Infrastructure Deal Finally Gets Done


Infrastructure Deal Finally Gets Done
Evening rush hour traffic moves through the Interstate 30 Crossing construction zone in Little Rock on Nov. 23. (Illustration based on photo courtesy Arkansas Department of Transportation)

It was touch and go for a while, but President Joe Biden signed the Infrastructure Investment & Jobs Act on Nov. 15.

The plan originally called for more than $2 trillion in spending on not just infrastructure but also things such as caregiving services and affordable housing. Not surprisingly, the final bill got pared down considerably and wound up at around $1 trillion.

The White House called the new law a “once-in-a-generation investment in our infrastructure and economic competitiveness.”

The final vote was more bipartisan than most issues in the last few years, passing the Senate 69-30 with 19 Republicans, including Minority Leader Mitch McConnell, voting for it. The vote was 228-206 in the House of Representatives; all six members of the Arkansas delegation voted against the bill.

Arkansas Gov. Asa Hutchinson released a statement supporting Congress for setting aside “partisan differences” to pass the bill.

A former high-ranking government official had a different take, calling McConnell a “Broken Old Crow” and “stupid” for allowing the bill’s passage. I’ll leave y’all to guess to whom I’m referring.

The new infrastructure law will have significant benefits for Arkansas. The windfall is expected to provide $3.6 billion for Arkansas roads and $278 million for bridge repair and replacement.

The White House estimated that Arkansas would receive $4.96 billion during the next 10 years, which comes out to $1,600 and change per resident.

When the bill was first proposed earlier this year, it included more spending on items that aren’t traditionally considered infrastructure. That led to some criticisms from the right — those on the left criticized the bill for other reasons, naturally — about such proposals as $400 million for caregiving services and $213 billion for public housing.

But even many conservatives were in favor of spending on things such as broadband access expansion. Arkansas, which has large swaths of rural populations, will get $100 million to make sure those citizens have access to the internet.

State Highway Commissioner Philip Taldo of Springdale, when I interviewed him a few months ago, said building broadband access is just as important as building schools and the roads leading to those schools. Taldo, a political and personal friend of Hutchinson, said broadband expansion was a critical educational tool.

“These kids have to have it to keep up with their own classmates,” Taldo said. “It’s not just the country, the state or the world. They have to keep up in their own classroom.”

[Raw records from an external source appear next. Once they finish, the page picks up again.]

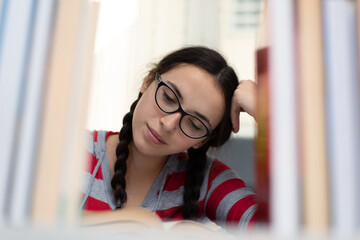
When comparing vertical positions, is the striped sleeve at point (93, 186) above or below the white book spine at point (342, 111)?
below

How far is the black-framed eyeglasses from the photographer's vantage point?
0.89 metres

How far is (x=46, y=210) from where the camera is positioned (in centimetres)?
32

But the big need, obviously, is the bedrock infrastructure of the country and state, something that has been given short shrift over the years. In the past few years, though, Arkansas has passed, through a ballot initiative and through legislation, funding apparatuses that are expected to generate $300 million in annual highway funding.

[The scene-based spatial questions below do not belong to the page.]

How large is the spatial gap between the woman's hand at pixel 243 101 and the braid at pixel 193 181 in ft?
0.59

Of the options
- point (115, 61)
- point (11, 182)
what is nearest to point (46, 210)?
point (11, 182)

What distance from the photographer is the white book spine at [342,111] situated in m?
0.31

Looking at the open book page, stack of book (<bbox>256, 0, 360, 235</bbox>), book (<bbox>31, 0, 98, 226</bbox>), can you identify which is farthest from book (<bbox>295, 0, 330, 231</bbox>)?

The money, as has been documented through the years here and elsewhere, is needed because Arkansas roads and bridges are in need of upkeep and replacement. There are also some big projects that Arkansas has wanted to undertake, and with federal infrastructure funding, maybe some of these things can get underway. Certainly, the regular maintenance, repair and replacement of the state’s bridges and roads will benefit from the infusion of capital.

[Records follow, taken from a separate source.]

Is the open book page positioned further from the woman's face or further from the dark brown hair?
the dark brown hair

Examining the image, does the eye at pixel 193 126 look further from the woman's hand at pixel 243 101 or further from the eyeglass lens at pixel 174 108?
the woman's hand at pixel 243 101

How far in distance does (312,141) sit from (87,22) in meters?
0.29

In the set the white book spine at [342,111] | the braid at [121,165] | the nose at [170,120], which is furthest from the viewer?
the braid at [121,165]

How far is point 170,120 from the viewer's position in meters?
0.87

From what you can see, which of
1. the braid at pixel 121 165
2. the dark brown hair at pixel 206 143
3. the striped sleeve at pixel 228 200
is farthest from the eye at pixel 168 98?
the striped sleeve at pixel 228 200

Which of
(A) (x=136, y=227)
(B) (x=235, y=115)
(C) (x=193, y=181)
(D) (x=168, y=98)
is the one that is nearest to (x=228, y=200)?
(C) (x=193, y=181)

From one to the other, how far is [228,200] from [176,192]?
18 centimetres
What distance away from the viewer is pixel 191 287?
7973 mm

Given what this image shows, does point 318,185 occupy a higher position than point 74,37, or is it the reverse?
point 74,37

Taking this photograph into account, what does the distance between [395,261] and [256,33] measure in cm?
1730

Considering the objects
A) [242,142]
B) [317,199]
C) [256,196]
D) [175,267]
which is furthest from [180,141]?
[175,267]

Let’s not forget that just a few months ago the Interstate 40 bridge spanning the Arkansas River between Memphis and West Memphis was shut down for three months to repair a crack in a support beam. The bill for that emergency replacement came out to about $10 million, according to the Arkansas Department of Transportation.

Perhaps having more money in the coffers will help crews catch and fix more trouble spots before they become big-ticket repairs.